* **EXERCISE OBJECTIVE**
When you reach the line that has "Custom Fashion Accessories" in the material below, reproduce it and each line after it exactly, through the last one.

* **TASK INPUTS**
════════

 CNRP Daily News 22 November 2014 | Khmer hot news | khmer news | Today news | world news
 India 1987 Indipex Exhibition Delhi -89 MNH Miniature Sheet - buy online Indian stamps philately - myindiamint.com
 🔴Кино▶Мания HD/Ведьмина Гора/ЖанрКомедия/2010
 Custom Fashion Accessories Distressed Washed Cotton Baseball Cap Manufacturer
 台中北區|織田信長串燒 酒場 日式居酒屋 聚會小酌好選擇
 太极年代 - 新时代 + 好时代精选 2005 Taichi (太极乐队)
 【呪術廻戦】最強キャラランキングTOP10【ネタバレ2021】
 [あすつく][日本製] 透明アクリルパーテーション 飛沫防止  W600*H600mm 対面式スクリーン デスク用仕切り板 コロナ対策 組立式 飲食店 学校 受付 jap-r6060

════════

* **RESULT OF THIS TASK**
 Custom Fashion Accessories Distressed Washed Cotton Baseball Cap Manufacturer
 台中北區|織田信長串燒 酒場 日式居酒屋 聚會小酌好選擇
 太极年代 - 新时代 + 好时代精选 2005 Taichi (太极乐队)
 【呪術廻戦】最強キャラランキングTOP10【ネタバレ2021】
 [あすつく][日本製] 透明アクリルパーテーション 飛沫防止  W600*H600mm 対面式スクリーン デスク用仕切り板 コロナ対策 組立式 飲食店 学校 受付 jap-r6060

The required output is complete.